When Jidung’s son died in 2015, she realised her coffee business was going nowhere. “It was around that time that the Coffee Board advised me to create my own brand and open an outlet to promote local consumption,” she says.

Schooled for success

The board helped her procure the equipment to process freshly-plucked coffee: machinery to do everything from removing the shell of the fruit, drying the coffee bean, and hulling (crunching off the parchment skin of the bean) to roasting and grinding. The effort has been worth it; people are developing a taste for her brand, Barail Coffee, in two forms — filter coffee and cold coffee. Her brand is a mix of the Robusta she grows and Arabica from the coffee garden of Sehahohen Eanlhou at Changpijang village about 25 km away.

Jidung is one of a few people in the Northeast who grows, roasts, grinds and brews her own brand of coffee from an annual yield of about 2,500 kg. Lichan Humtsoe, her counterpart in Nagaland’s capital Kohima, has taken a similar venture to a different level. A fashion photographer-turned-beverage entrepreneur, Humtsoe is the founder of Été Coffee. Été in the Lotha Naga dialect means ‘us’ or ‘ours’ and the branding, he says, reflects the diversity of the multi-tribe Naga community as well as the multiple flavours of the coffee sourced from different districts of Nagaland.

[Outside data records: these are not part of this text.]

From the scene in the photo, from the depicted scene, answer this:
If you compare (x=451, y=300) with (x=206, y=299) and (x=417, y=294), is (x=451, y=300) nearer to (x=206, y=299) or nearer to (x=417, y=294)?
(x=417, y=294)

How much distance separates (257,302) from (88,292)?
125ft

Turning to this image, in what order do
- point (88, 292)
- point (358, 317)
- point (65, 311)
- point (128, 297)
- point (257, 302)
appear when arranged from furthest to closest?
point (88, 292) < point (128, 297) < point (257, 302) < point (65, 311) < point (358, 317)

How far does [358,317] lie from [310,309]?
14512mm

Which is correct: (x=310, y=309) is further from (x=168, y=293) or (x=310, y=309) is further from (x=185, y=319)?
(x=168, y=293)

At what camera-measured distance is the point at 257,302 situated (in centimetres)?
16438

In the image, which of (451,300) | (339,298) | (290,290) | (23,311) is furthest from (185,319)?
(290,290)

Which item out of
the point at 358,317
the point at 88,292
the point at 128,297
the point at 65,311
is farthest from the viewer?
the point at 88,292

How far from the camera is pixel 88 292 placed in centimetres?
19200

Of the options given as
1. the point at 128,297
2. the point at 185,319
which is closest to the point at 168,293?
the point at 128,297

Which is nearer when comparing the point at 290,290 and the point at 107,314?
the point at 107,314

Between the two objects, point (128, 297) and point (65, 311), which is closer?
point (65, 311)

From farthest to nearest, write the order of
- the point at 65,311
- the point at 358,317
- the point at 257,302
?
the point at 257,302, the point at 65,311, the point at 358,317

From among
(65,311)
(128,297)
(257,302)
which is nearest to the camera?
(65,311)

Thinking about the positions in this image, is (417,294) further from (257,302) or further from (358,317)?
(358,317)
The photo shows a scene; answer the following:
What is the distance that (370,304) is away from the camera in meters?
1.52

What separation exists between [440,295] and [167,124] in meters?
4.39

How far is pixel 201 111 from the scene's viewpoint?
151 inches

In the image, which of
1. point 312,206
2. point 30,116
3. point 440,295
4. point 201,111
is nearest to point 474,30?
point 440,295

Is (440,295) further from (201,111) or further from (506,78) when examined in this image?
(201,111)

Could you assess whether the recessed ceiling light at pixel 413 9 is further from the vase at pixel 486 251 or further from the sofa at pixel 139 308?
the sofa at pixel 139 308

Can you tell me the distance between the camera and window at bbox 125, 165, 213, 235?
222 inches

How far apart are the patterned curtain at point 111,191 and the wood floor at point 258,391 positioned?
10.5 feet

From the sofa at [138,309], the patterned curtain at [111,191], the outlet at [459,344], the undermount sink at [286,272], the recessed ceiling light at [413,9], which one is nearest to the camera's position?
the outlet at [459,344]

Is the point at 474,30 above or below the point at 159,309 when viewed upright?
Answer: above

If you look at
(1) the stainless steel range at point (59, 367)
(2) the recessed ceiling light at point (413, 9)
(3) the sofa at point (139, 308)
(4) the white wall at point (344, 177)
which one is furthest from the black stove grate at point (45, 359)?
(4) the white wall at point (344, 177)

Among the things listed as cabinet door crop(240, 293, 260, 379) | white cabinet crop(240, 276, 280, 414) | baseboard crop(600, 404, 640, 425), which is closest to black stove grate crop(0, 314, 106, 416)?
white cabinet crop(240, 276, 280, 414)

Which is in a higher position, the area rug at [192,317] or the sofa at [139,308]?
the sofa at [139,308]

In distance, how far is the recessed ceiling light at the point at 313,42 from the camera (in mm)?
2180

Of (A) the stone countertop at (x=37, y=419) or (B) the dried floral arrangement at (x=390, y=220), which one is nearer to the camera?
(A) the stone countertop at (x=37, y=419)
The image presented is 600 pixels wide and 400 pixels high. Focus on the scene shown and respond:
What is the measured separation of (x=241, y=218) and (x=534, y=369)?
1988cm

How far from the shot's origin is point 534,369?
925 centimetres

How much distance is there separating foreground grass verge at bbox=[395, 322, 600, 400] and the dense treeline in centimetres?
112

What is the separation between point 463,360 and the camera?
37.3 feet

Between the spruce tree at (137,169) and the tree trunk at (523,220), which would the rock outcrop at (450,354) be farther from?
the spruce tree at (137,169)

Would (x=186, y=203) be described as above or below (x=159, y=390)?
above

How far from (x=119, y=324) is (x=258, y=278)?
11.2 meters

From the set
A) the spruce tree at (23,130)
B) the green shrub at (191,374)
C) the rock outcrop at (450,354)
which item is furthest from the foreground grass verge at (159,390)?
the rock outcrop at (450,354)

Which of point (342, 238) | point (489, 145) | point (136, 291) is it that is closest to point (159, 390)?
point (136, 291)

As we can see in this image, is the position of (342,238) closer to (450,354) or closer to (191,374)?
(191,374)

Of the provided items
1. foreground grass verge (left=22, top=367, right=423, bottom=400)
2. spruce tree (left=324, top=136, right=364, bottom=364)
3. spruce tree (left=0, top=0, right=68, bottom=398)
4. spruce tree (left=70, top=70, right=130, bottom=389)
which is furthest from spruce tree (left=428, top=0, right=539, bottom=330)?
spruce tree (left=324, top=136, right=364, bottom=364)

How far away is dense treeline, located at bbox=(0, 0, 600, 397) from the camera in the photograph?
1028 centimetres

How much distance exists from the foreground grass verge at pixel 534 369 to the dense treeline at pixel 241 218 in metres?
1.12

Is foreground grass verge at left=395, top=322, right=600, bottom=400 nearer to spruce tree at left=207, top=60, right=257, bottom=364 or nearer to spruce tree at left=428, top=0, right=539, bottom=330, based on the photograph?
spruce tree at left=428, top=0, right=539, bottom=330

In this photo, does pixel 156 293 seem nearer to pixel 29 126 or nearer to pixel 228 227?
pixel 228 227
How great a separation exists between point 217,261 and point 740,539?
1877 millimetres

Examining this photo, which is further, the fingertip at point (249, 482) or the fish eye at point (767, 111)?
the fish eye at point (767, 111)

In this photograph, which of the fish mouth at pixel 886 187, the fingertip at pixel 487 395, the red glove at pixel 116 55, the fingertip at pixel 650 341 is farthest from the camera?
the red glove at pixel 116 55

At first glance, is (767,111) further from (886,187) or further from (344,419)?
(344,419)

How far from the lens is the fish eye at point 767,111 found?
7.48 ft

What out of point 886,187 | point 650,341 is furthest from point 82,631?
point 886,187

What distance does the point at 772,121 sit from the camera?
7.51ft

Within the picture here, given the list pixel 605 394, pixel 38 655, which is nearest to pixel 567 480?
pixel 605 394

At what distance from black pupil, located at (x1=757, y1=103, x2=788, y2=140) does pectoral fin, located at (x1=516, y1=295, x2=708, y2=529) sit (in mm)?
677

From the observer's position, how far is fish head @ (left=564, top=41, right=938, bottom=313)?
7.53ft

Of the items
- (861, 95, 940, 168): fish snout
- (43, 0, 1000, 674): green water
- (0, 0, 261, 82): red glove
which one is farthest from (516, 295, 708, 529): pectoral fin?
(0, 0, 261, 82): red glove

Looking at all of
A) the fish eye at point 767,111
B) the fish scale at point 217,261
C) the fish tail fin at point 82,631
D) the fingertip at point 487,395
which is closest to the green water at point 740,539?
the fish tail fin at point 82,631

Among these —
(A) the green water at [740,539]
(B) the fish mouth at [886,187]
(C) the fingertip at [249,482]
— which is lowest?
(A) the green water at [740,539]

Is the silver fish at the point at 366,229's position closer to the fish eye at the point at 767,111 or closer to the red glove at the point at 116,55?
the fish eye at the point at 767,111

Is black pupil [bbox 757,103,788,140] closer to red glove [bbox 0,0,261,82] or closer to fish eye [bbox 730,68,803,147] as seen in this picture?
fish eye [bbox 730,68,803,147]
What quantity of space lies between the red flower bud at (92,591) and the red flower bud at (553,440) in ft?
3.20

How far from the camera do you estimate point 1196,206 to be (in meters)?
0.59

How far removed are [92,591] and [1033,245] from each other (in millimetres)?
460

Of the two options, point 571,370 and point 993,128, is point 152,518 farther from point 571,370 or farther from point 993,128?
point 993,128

Été Coffee dabbles in everything but farming. It has a full-fledged roastery and production unit, retail line, two coffee breweries, consultancy services, a coffee school, three observation farms, two nursery units, coffee laboratory services and an upcoming e-commerce space.“We established Été in 2016 as the first specialty coffee roasting company in the Northeast. It was around that time the third wave of the coffee movement of the 1990s had created a new focus on specialty coffees that were offering a range of aromas and tastes. We subsequently opened the first coffee school in the region to provide eight courses on coffee-related services,” he says. Thanks to the school and consultancy services, Humtsoe’s firm has been able to establish more than 10 coffee shops across Nagaland and train and deploy baristas in several other cafes.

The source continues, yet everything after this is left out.